**Exercise instructions:**
Print the records below without any change, from the line containing "If you had to" through the end of the records, both of those lines included.

**Dataset items:**
# # #

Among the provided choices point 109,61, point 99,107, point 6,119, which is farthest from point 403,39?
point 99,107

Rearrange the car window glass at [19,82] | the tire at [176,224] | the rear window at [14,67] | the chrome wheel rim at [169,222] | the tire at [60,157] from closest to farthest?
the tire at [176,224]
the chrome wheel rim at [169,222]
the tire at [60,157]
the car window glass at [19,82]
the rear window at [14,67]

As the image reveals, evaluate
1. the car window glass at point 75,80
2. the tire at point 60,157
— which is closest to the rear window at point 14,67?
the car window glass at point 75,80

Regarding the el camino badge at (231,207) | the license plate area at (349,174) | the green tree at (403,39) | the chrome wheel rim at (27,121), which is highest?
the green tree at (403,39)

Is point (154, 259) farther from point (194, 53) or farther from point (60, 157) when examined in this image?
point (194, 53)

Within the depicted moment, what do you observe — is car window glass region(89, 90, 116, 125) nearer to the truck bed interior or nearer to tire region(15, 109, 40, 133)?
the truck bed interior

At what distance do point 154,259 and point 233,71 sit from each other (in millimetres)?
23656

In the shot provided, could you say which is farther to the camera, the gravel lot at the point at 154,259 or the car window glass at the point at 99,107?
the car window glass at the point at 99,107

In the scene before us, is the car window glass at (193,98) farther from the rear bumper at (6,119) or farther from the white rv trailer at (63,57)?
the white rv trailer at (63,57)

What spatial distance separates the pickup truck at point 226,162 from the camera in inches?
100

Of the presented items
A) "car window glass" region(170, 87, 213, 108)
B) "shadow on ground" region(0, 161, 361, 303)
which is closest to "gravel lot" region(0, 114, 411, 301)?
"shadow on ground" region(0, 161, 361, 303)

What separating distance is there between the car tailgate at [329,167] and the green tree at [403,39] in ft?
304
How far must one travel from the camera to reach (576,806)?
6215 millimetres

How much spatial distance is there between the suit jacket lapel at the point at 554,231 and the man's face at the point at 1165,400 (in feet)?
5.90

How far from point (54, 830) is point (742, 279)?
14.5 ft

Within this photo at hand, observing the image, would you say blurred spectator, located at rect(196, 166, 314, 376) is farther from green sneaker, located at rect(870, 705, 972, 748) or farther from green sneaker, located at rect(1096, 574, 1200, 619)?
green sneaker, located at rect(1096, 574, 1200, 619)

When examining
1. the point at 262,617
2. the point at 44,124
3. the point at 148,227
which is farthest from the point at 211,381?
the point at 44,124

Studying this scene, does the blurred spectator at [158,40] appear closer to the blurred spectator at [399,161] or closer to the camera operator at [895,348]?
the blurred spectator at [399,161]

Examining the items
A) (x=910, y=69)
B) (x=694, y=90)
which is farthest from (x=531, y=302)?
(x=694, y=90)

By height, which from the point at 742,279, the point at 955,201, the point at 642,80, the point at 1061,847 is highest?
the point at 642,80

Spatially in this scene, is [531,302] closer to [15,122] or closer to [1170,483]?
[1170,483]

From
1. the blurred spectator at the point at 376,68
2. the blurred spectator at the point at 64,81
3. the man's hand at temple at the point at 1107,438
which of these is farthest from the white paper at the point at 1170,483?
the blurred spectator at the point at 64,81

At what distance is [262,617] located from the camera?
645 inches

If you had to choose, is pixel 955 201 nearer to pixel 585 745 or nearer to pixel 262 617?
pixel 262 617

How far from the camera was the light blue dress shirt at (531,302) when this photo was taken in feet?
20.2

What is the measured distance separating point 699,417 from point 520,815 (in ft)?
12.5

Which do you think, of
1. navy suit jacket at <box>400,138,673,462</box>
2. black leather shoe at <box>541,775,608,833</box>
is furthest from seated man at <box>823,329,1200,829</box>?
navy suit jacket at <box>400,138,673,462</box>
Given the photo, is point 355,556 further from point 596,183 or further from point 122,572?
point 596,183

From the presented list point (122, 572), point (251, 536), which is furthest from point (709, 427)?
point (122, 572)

# # #

**Final answer:**
If you had to choose, is pixel 955 201 nearer to pixel 585 745 or nearer to pixel 262 617?
pixel 262 617

How far from the camera was the light blue dress shirt at (531,302) when this photo was taken in feet?
20.2

What is the measured distance separating point 699,417 from point 520,815 (in ft)?
12.5

Which do you think, of
1. navy suit jacket at <box>400,138,673,462</box>
2. black leather shoe at <box>541,775,608,833</box>
is furthest from seated man at <box>823,329,1200,829</box>?
navy suit jacket at <box>400,138,673,462</box>
Given the photo, is point 355,556 further from point 596,183 or further from point 122,572?
point 596,183

From the presented list point (122, 572), point (251, 536), which is furthest from point (709, 427)?
point (122, 572)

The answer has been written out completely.